■ What is required
Restate every entry word for word.

■ Data shown

════

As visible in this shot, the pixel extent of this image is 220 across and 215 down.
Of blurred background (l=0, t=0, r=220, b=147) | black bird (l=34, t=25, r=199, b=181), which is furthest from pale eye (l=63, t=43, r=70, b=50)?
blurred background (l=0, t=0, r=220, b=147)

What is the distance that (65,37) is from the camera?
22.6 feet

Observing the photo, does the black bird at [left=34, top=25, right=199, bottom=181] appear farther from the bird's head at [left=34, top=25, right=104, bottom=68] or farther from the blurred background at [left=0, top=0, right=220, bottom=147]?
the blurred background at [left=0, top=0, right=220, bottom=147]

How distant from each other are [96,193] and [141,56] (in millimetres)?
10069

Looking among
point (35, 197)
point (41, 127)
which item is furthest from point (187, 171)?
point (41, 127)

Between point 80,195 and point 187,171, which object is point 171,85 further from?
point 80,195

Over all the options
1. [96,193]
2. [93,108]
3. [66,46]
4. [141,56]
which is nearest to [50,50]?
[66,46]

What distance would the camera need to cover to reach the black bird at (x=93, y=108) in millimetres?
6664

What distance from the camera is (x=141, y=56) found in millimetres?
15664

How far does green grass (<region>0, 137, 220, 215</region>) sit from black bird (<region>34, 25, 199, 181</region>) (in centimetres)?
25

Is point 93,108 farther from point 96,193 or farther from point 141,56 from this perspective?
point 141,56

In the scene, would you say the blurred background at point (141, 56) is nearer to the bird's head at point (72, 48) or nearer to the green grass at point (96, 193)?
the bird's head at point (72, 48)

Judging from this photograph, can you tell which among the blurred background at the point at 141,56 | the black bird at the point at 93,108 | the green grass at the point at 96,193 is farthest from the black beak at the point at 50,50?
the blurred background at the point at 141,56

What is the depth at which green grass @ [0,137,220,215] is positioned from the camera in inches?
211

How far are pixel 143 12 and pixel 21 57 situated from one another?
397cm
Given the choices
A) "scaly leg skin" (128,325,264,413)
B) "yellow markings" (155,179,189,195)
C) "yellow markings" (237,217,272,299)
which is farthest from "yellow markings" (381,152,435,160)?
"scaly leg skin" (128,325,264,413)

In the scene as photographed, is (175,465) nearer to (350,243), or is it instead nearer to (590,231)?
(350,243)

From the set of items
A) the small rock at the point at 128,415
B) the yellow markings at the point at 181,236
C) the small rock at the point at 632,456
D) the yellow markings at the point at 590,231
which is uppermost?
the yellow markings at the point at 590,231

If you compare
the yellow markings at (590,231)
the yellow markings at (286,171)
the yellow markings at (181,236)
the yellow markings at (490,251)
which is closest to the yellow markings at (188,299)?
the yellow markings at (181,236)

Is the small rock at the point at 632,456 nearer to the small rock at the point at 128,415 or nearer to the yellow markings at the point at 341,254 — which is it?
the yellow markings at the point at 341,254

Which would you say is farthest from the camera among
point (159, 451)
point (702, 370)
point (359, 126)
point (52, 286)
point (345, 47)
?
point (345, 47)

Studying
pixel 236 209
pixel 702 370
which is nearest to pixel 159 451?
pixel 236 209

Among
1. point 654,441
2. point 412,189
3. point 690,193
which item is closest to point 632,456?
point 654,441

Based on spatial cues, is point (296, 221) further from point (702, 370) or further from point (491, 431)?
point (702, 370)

════

■ Correct result
As visible in this shot, the pixel extent of this image is 220 across and 215 down.
Of blurred background (l=0, t=0, r=220, b=147) | black bird (l=34, t=25, r=199, b=181), which is furthest from pale eye (l=63, t=43, r=70, b=50)?
blurred background (l=0, t=0, r=220, b=147)

What is the distance that (65,37) is from the camera?
22.6 feet

Observing the photo, does the black bird at [left=34, top=25, right=199, bottom=181] appear farther from the bird's head at [left=34, top=25, right=104, bottom=68] or farther from the blurred background at [left=0, top=0, right=220, bottom=147]?
the blurred background at [left=0, top=0, right=220, bottom=147]

How distant from each other are [96,193] and [141,56] (in millimetres)?
10069

Looking among
point (35, 197)
point (41, 127)
which item is furthest from point (187, 171)?
point (41, 127)

Between point 80,195 and point 187,171, which object is point 171,85 further from?
point 80,195

Over all the options
1. [96,193]
2. [93,108]
3. [66,46]
4. [141,56]
which is nearest to [50,50]?
[66,46]

What distance would the camera need to cover to reach the black bird at (x=93, y=108) in millimetres?
6664

What distance from the camera is (x=141, y=56) found in millimetres?
15664

How far does green grass (<region>0, 137, 220, 215</region>) sit from black bird (<region>34, 25, 199, 181</region>) (in centimetres)?
25

Is point 93,108 farther from point 96,193 or farther from point 141,56 from this perspective?
point 141,56

In the scene, would you say the blurred background at point (141, 56) is nearer to the bird's head at point (72, 48) or nearer to the green grass at point (96, 193)?
the bird's head at point (72, 48)

Judging from this photograph, can you tell which among the blurred background at the point at 141,56 | the black bird at the point at 93,108 | the green grass at the point at 96,193 is farthest from the black beak at the point at 50,50?
the blurred background at the point at 141,56

What is the depth at which green grass @ [0,137,220,215] is positioned from the camera in inches?
211

How far are pixel 143 12 and pixel 21 57 situated from one another?
397cm
Given the choices
A) "scaly leg skin" (128,325,264,413)
B) "yellow markings" (155,179,189,195)
C) "yellow markings" (237,217,272,299)
which is farthest from "yellow markings" (381,152,435,160)?
"scaly leg skin" (128,325,264,413)

In the scene as photographed, is (175,465) nearer to (350,243), or is it instead nearer to (590,231)?
(350,243)

From the set of items
A) the small rock at the point at 128,415
B) the yellow markings at the point at 181,236
C) the small rock at the point at 632,456
D) the yellow markings at the point at 590,231
which is uppermost?
the yellow markings at the point at 590,231

If you compare
the yellow markings at (590,231)
the yellow markings at (286,171)
the yellow markings at (181,236)
the yellow markings at (490,251)
which is closest to the yellow markings at (188,299)?
the yellow markings at (181,236)

Is the small rock at the point at 632,456 nearer to the small rock at the point at 128,415 or nearer to the yellow markings at the point at 341,254 — which is it?
the yellow markings at the point at 341,254

Which would you say is farthest from the camera among
point (159, 451)
point (702, 370)
point (359, 126)
point (52, 286)
point (345, 47)
?
point (345, 47)

Studying
pixel 236 209
pixel 702 370
which is nearest to pixel 159 451?
pixel 236 209

Among
1. point 654,441
2. point 412,189
3. point 690,193
which item is closest to point 632,456?
point 654,441

Based on spatial cues, is point (296, 221) further from point (702, 370) or further from point (491, 431)?
point (702, 370)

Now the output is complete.